What is required =
In the text on smartphone audio routing below, retype everything from "But maybe the" down to "cause unwanted buzzing." without any changes.

Document excerpt =
☆ ☆ ☆ ☆ ☆
Even if you just think about audio, supporting many different use cases, each of which requires different combinations of links between components.

Take the most basic use case as an example – the humble phone call. The voice signal comes in from the microphone on the handset, is digitised and sent to the modem and hence to the mobile phone network. The return voice comes across the network, is decoded, converted back to analogue and sent to the ear speaker where the user hears it.

But maybe the user has a headset plugged in, in which case the voice signals in both directions need to go through the headphone jack. They could have a Bluetooth headset – now the signals need to be routed through the Bluetooth radio instead.

But modern smartphones are more intelligent than that. The voice signal is cleaned up to remove background noise making it more audible. Processing on the received signal counteracts the background noise, allowing users to hear the person they are talking to over the street noise.

Both of these need another microphone to monitor the background noise so it can be removed. Dynamic range compressors boost quiet parts so they can be heard above the background noise. Further filtering removes harmonics which generate resonances in the case which otherwise might cause unwanted buzzing.

So many possibilities, and we’ve only looked at a single-person phone call. When bringing in speakerphone there is further processing to detect and focus on the main speaker and filter out background noise, known as beamforming. This works more effectively with a third or fourth microphone, bringing in yet more signals. Or what about music playback – the audio now comes off the SD card on the phone, via the Applications Processor before being decoded and played for the user.


Connecting up the audio

For many years, smartphones have used an Audio Hub to manage all the routing and connections. The different audio signals come into the Audio Hub, containing a series of mixers and multiplexors (muxes) to connect the signals from one place to another. Until recently, there have been maybe twenty different routing components, each with only a handful of options, so they are set up by selecting the appropriate option from a list, or even just looking at the datasheet and typing in the correct value to the register.

As smartphones have become more complex, the number of options has increased exponentially, requiring a complete change in routing paradigm.

No longer is it sufficient to have a few standard routes and select between them. Now the model is much more like an old-fashioned telephone switchboard, where blocks can take their input from any signal going. Suddenly the number of options for each register value has increased by an order of magnitude, from four to 62, making the routing much harder to work with, much harder to visualise and much easier to get wrong without realising.

To manage this complexity and make sense of all the options, you need a graphical tool where you can draw out your routes, such as Wolfson’s WISCE interface. For example, figure 1 shows a simple route possibly representative of a phone call.

Fig. 1: A simple phone call route.
☆ ☆ ☆ ☆ ☆
(Items drawn from a dataset)
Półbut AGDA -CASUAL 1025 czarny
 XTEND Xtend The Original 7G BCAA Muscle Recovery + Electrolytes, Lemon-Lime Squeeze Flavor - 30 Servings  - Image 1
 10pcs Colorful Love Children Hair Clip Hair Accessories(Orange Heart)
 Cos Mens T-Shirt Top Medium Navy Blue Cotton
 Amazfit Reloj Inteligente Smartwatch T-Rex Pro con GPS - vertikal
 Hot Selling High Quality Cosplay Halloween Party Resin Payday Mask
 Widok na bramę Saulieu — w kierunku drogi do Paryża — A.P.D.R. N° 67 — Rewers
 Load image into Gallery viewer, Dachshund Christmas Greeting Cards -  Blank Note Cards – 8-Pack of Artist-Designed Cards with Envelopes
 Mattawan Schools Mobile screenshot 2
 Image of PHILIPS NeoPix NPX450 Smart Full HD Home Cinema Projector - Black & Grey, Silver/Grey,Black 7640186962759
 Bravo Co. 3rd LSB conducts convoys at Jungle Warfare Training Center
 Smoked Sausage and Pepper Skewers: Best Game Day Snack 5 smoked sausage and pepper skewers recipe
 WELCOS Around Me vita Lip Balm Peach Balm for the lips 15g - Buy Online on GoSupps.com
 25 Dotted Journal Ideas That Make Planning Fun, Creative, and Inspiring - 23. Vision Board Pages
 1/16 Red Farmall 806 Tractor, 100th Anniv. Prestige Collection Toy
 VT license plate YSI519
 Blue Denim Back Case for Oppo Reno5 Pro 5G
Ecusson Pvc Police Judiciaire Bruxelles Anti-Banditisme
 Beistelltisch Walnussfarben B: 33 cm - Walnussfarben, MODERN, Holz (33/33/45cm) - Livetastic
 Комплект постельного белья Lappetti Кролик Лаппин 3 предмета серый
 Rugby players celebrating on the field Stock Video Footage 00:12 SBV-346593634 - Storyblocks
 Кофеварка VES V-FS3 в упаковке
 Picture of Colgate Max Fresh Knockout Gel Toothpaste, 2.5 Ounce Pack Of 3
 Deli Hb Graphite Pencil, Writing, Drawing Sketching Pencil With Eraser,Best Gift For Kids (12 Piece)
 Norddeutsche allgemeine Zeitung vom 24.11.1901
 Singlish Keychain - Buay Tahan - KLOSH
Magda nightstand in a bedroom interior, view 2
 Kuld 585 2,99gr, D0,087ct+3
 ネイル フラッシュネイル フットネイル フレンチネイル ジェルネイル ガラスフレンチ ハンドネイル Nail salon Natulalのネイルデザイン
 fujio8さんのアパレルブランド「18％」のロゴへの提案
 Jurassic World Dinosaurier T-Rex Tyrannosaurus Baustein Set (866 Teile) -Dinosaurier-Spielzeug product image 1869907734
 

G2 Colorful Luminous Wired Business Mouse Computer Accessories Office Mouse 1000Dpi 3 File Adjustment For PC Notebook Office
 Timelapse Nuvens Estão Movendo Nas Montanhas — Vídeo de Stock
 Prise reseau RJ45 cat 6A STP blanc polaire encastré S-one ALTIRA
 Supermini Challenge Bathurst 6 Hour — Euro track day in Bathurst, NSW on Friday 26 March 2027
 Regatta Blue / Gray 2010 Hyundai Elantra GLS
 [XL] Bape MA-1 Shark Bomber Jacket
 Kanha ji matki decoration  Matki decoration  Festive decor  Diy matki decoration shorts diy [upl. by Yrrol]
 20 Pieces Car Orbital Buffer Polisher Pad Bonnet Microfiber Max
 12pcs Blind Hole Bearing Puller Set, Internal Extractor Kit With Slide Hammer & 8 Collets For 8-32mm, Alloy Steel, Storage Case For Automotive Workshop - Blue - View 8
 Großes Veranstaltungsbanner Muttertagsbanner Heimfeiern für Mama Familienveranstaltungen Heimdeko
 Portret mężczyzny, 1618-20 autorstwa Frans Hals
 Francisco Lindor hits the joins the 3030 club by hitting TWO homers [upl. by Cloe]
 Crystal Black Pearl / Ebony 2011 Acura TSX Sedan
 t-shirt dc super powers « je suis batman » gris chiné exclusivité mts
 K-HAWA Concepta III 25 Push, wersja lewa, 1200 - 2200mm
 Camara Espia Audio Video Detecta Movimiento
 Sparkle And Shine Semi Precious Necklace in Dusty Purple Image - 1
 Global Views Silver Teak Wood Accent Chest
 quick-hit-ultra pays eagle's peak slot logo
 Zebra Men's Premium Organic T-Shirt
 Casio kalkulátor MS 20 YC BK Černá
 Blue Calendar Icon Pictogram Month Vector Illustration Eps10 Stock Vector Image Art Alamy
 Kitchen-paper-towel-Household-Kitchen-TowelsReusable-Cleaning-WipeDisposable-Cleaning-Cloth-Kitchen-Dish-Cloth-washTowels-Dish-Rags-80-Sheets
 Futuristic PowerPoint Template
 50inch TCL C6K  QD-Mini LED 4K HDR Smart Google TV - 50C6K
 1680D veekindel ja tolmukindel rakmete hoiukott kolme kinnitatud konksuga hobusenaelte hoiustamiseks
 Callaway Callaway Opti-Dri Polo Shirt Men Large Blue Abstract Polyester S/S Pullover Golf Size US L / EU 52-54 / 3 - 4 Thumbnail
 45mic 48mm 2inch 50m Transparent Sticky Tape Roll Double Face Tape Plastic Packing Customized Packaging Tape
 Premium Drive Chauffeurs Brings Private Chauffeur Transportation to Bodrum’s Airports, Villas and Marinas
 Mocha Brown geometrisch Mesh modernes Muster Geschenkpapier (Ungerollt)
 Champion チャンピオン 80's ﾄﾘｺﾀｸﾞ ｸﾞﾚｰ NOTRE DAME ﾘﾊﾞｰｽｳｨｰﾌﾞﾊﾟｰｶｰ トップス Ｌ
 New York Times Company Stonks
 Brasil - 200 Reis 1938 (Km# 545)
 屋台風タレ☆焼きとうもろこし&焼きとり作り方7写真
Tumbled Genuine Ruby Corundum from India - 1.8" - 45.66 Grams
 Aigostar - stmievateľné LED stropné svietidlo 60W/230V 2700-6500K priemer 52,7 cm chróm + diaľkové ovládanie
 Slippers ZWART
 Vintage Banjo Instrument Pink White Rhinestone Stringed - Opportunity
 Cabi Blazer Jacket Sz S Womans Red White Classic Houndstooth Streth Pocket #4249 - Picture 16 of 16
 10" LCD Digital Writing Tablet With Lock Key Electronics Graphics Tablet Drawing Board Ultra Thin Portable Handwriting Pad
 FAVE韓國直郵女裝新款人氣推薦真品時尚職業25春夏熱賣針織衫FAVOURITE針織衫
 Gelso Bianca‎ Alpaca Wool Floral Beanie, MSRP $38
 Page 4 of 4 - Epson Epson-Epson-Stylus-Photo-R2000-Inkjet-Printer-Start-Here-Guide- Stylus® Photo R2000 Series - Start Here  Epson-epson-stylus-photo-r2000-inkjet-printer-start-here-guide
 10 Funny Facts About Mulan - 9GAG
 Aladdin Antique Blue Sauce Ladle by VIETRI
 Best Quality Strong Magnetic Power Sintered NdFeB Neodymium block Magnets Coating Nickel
☆ ☆ ☆ ☆ ☆
Completed exercise =
But maybe the user has a headset plugged in, in which case the voice signals in both directions need to go through the headphone jack. They could have a Bluetooth headset – now the signals need to be routed through the Bluetooth radio instead.

But modern smartphones are more intelligent than that. The voice signal is cleaned up to remove background noise making it more audible. Processing on the received signal counteracts the background noise, allowing users to hear the person they are talking to over the street noise.

Both of these need another microphone to monitor the background noise so it can be removed. Dynamic range compressors boost quiet parts so they can be heard above the background noise. Further filtering removes harmonics which generate resonances in the case which otherwise might cause unwanted buzzing.